=== GESTELLTE AUFGABE 1 ===
Fasse im Forenthread den Absatz „Schon Versucht mit 1.2“ knapp als Stichpunktliste zusammen. Die Kernaussagen müssen erhalten bleiben.
=== GESTELLTE AUFGABE 2 ===
Führe den Forenthread zur AiO-Kühlung für den 4770k im Anschluss an seinen letzten Beitrag fort.

=== LESETEXT ===
# AiO für 4770k gesucht



## Atent123 (26. Dezember 2014)

*AiO für 4770k gesucht*

Hallo da mein 4770k echt ******* ist 1.28 bei Stock Takt geht er mit meinem Himalaya 2 auf 86 Grad hoch.
Ich wollte ihn Köpfen und dann einen potenteren Kühler drauf setzten.
Da ich nur ca. 150 zur Verfügung habe dachte ich an eine AiO Wakü da es für eine richtige nicht reichen wird.
Was ist da zu empfehlen ?
Gehäuse ist ein XPredator Evil Green von Aerocool.


----------



## Abductee (26. Dezember 2014)

*AW: AiO für 4770k gesucht*

Warum probierst du den Himalaya nach dem Köpfen nicht noch mal?
Das ist ein super Luftkühler.


----------



## Anticrist (26. Dezember 2014)

*AW: AiO für 4770k gesucht*

bin mir nicht mal sicher ob in das Gehäuse ne AiO Kühlung passt.. nach den ersten Bildern kommen mir da Zweifel auf

Caseking.de » Wasserkühlung » Interne Wasserkühlungen » Enermax LiqTech 120X Komplett-Wasserkühlung

Der hier hat sehr gute Bewertungen bekommen ... aber schau erstmal ob so ein "einfacher" Radiator überhaupt in dein Gehäuse passt

Ich hatte damals das relativ große Thermaltake Armor 3 und er hat auf genau 2mm nicht gepasst (Corsair h90)


----------



## DKK007 (26. Dezember 2014)

*AW: AiO für 4770k gesucht*

Versuch mal die CPU etwas zu untervolten, vielleicht bekommst du so die Temperatur in den griff.


----------



## Atent123 (27. Dezember 2014)

*AW: AiO für 4770k gesucht*



DKK007 schrieb:


> Versuch mal die CPU etwas zu untervolten, vielleicht bekommst du so die Temperatur in den griff.



Schon Versucht mit 1.2 habe ich immer wieder Blue Screens. 
Kann man die AiO irgendwie über dem Netzteil Montieren ?

=== DATENTEIL ===
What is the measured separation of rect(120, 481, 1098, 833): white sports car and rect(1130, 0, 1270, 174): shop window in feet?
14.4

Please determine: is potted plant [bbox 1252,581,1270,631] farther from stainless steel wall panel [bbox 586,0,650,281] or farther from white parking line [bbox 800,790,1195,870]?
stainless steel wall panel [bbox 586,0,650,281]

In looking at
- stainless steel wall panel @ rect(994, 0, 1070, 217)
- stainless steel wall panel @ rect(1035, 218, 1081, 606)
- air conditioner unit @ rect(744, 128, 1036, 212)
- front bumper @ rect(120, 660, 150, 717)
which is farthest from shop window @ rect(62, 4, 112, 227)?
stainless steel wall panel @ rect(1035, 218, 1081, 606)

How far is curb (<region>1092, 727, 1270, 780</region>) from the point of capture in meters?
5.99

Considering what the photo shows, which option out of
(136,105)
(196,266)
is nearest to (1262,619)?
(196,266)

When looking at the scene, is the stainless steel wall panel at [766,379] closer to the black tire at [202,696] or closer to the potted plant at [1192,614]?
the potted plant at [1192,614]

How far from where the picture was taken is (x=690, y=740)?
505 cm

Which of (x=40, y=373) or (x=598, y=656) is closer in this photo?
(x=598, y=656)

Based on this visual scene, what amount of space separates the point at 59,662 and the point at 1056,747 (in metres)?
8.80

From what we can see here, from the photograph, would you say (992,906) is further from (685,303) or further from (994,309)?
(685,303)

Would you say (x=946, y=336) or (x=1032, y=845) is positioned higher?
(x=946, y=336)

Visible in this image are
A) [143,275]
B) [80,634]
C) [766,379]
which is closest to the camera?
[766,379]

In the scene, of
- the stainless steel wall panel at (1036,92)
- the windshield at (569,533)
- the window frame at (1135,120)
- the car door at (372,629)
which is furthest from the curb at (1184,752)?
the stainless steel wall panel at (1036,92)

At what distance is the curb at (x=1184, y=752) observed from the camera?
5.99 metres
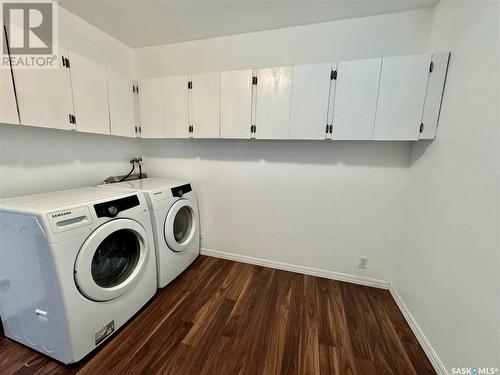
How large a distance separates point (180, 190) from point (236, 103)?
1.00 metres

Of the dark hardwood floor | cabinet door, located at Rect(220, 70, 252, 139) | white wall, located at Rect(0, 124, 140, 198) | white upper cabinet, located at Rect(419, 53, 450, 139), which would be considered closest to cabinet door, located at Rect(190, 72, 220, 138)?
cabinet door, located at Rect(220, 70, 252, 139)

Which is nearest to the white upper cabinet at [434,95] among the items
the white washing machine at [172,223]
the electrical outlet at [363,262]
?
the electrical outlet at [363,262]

=== ANTWORT 1 ===
- Untervolten auf 1.2 bereits getestet: wiederholt Blue Screens
- Frage: Lässt sich die AiO über dem Netzteil montieren?

=== ANTWORT 2 ===
Da habe ich nämlich noch ziemlich viel Platz.

Ich habe grade sowas hier gesehen.
Phobya Pure Performance Kit 240LT | Interne Sets | Sets und Systeme | Wasserkühlung | Aquatuning Germany

Oder eine AiO halt.


----------



## Abductee (27. Dezember 2014)

*AW: AiO für 4770k gesucht*

Du verrennst dich da in was, eine AiO ist wahrlich kein Allheilmittel.
Probier doch den Himalaya nach dem Köpfen nochmal aus.
Wahrscheinlich wirst du gar keine Kompaktwakü brauchen.


----------



## Atent123 (27. Dezember 2014)

*AW: AiO für 4770k gesucht*



Abductee schrieb:


> Du verrennst dich da in was, eine AiO ist wahrlich kein Allheilmittel.
> Probier doch den Himalaya nach dem Köpfen nochmal aus.
> Wahrscheinlich wirst du gar keine Kompaktwakü brauchen.



Naja ich finde den Himalaya 2 irgendwie langweilig es wäre schon geil eine Wakü im PC zu haben einfach weil ich es kann.
Kann man so ein Ding über dem Netzteil Montieren ?


----------



## Abductee (27. Dezember 2014)

*AW: AiO für 4770k gesucht*

Du brauchst dafür einen 120 oder 140mm Lüfterplatz.
Die meisten verwenden dafür den Gehäuselüfterplatz im Heck oder Deckel.


----------



## Atent123 (27. Dezember 2014)

*AW: AiO für 4770k gesucht*

Ich habe hinten und am Boden des Gehäuses einen Platz für 144 mm Lüfter hinten habe ich einen Silent wing eingebaut könnte den aber einfach entfernen.
Vorne und am Deckel habe ich 240 mm Lüfter.


----------



## Abductee (27. Dezember 2014)

*AW: AiO für 4770k gesucht*

Statt dem 140er Be Quiet montierst du dann einfach eine AiO mit einem 140er Radiator.
Produktvergleich Cooler Master Nepton 140XL (RL-N14X-20PK-R1), Corsair Hydro Series H90 (CW-9060013-WW), NZXT Kraken X41 | Geizhals Deutschland
Sei halt gewarnt das viele Leute enttäuscht über die Lautstärke sind und wieder auf einen normalen Luftkühler umrüsten.


----------



## Atent123 (27. Dezember 2014)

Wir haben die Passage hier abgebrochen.